Fitness, Nutrition and Stress Management for Disease Prevention
By Dr. Mike Mann
I believe most Primary Care visits lack a thorough and adequate evaluation of Fitness, Nutrition and Stress Management. This may be due to a patient’s limited time with their physician. Perhaps physicians do not feel comfortable and knowledgeable enough about these areas to make recommendations for meaningful lifestyle changes. Also, physicians may feel apprehensive to make recommendations where there may be significant patient noncompliance.

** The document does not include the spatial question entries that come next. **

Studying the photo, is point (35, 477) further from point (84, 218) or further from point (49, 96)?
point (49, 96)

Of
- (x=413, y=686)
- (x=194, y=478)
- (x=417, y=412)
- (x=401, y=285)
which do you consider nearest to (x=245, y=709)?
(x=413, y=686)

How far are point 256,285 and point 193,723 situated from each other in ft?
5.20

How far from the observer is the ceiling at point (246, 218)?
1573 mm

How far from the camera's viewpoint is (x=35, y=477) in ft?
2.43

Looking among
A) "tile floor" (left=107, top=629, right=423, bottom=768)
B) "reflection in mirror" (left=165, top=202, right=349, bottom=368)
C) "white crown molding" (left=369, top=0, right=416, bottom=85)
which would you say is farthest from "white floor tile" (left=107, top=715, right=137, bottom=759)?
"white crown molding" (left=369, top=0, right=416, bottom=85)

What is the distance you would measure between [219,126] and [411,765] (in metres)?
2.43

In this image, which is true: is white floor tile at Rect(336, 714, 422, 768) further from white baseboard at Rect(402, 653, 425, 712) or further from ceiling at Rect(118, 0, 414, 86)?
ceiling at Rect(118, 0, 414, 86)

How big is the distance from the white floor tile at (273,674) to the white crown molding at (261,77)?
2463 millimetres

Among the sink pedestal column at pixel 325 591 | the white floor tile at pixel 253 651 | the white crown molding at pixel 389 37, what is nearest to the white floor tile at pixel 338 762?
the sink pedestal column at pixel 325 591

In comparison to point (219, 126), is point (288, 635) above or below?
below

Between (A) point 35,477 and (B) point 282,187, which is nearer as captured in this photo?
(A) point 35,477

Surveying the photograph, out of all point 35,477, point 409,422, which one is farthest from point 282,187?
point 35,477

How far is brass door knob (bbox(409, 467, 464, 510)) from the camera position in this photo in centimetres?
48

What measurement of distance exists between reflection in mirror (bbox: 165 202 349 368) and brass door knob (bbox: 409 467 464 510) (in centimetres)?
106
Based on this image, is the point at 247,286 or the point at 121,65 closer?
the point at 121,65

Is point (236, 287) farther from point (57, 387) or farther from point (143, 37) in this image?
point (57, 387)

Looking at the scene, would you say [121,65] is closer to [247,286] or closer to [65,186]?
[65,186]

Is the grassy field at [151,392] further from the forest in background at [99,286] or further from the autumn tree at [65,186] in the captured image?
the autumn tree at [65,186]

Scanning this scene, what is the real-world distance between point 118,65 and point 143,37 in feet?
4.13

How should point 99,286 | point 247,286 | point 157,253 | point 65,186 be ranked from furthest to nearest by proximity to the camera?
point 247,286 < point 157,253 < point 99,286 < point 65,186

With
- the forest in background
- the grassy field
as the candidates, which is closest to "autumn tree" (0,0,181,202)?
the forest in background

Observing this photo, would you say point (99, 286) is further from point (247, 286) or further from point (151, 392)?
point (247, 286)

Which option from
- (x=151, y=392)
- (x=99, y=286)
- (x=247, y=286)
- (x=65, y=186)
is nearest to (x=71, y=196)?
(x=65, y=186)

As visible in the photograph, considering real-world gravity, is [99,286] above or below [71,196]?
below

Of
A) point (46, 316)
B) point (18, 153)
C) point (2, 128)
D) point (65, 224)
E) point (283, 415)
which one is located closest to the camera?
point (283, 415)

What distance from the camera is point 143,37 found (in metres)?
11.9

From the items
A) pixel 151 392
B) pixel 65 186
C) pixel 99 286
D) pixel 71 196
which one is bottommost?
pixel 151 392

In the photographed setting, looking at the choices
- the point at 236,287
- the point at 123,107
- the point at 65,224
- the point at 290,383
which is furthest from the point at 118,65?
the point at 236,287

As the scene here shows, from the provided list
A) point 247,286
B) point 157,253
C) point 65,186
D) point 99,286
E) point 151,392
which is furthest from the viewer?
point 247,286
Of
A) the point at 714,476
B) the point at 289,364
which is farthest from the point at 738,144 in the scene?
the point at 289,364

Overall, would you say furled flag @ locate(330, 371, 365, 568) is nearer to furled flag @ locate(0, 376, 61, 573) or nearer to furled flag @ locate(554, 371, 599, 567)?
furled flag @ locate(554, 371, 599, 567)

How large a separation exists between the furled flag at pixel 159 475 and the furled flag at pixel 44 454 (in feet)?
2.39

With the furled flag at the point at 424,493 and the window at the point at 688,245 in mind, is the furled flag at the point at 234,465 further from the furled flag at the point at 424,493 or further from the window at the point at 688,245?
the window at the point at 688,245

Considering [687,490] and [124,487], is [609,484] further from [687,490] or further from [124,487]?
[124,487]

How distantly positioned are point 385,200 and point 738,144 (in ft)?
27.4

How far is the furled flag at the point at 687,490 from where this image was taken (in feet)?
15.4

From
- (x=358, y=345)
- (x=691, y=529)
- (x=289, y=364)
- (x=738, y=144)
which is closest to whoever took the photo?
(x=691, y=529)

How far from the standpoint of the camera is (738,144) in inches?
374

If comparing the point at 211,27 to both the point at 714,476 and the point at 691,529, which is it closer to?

This lack of thorough Fitness, Nutrition and Stress Management strategies, though, may leave patients with limited options as they age or are diagnosed with a chronic disease. Many patients may not realize that physical inactivity can put them at increased risk of Cardiovascular Disease and Stroke over their lifetime.1
Health and Human Services recommends patients have at least 150 minutes per week of moderate to vigorous exercise, including aerobic and weight based exercises.2 This recommendation sounds simple, but every patient is different and may require a personalized approach that accounts for age, initial fitness level, motivating interests, chronic or acute disease, and injuries among other factors that make fitness plans sustainable. And the key to compliance with any Medical and Health recommendations is a collaborative Patient-Physician relationship with clear communication.3, 4
Stress and Sleep management are also important factors in disease prevention and treatment. Over time, patients who experience persistent levels of stress, referred to as Allostatic Load, can have more sensitive and heightened physical responses to stress which can have a significant effect on their overall health.5, 6 Stress reduction and sleep hygiene strategies can help mitigate the physical effects of stress over time.
Direct Primary Care (DPC) is a unique and innovative healthcare model that prioritizes an optimal Patient-Physician relationship with clear communication. The extra time physicians are able to spend with patients allows them to address Fitness, Nutrition and Stress Management in a more personalized meaningful way. I believe a comprehensive approach to personalized care places equal importance on Fitness, Nutrition and Stress Management as it does on medications and specialist referrals.
Powell KE, Thompson PD, Caspersen CJ, Kendrick JS. Physical activity and the incidence of coronary heart disease. Annu Rev Public Health. 1987;8:253.
The U.S. Department of Health and Human Services Second Edition of Physical Activity Guidelines for Americans released in 2018.
Daley, J. Overcoming the barrier of words. In: Through the Patient's Eyes: Understanding and Promoting Patient-Centered Care, Gerteis, M, Edgman-Levitan, S, Daley, J, Delbanco, TL (Eds), Jossey-Bass Publishers, San Francisco 1993.
Cuffey YL, Hargraves JL, Rosal M, Breisacher BA, Schoenthaler A, Person S, Hullet S, Allison J. Reported racial discrimination, trust in physicians, and medication adherence among inner-city African Americans with hypertension. Am J Public Health. 2013;103:e55-e62. doi:10.2105/AJPH.2013.301554.
McEwen BS, Stellar E (September 1993). “Stress and the individual. Mechanisms leading to disease”. Archives of Internal Medicine. 153(18): 2093-101.
Lee, Do & Kim, Eosu & Choi, Man-Ho. (2014). Technical and clinical aspects of cortisol as a biochemical marker of chronic stress. BMB reports. 48.